What is Safety Engine?

The Safety Engine is a powerful content filtering and policy enforcement system that helps you maintain safe, appropriate, and compliant AI interactions. Just like humans need guidelines and rules to ensure appropriate behavior, AI agents need safety policies to filter content, block inappropriate material, and protect sensitive information.

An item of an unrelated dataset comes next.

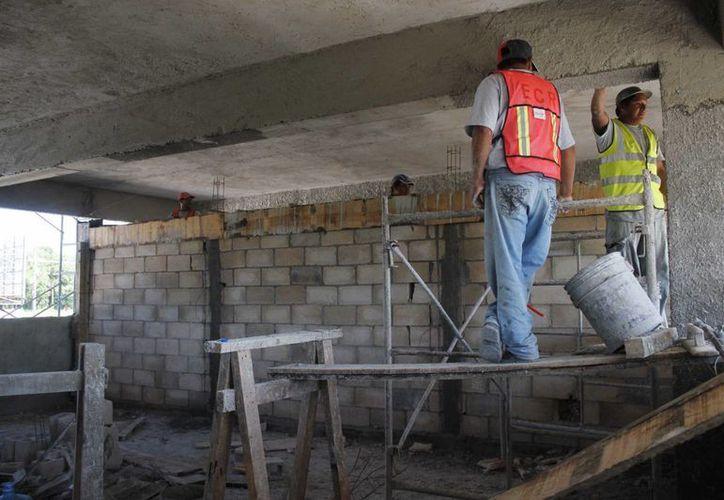 La Secretaría del Trabajo y Previsión Social reporta en sus estadísticas 713 mil 228 personas ocupadas en el estado. (Harold Alcocer/SIPSE)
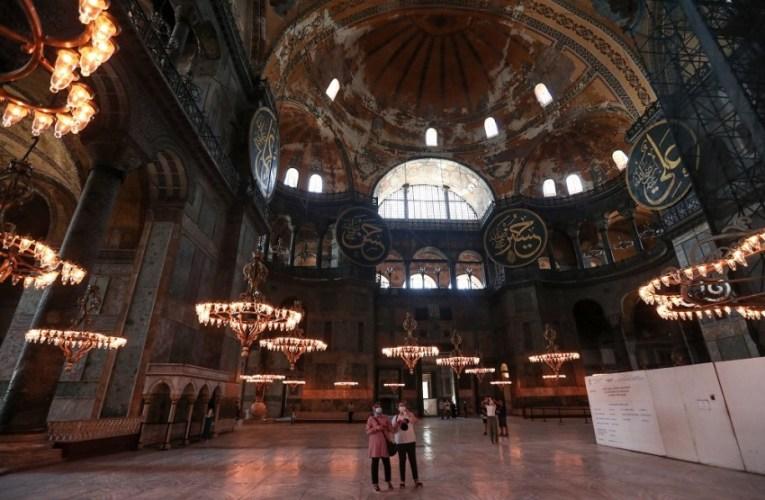 Η Αγία Σοφία γίνεται τζαμί – Έντονες αντιδράσεις διεθνώς για την απόφαση Ερντογάν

The key benefits of the Safety Engine are:
  • Content Filtering: Automatically detect and block inappropriate content like adult material, hate speech, or sensitive topics
  • Privacy Protection: Anonymize or redact sensitive information like phone numbers, emails, or personal data
  • Compliance: Ensure your AI applications meet regulatory requirements and platform policies
  • Customizable: Create your own policies or use pre-built ones for common use cases
  • Dual Protection: Apply policies to both user input (user_policy) and agent output (agent_policy)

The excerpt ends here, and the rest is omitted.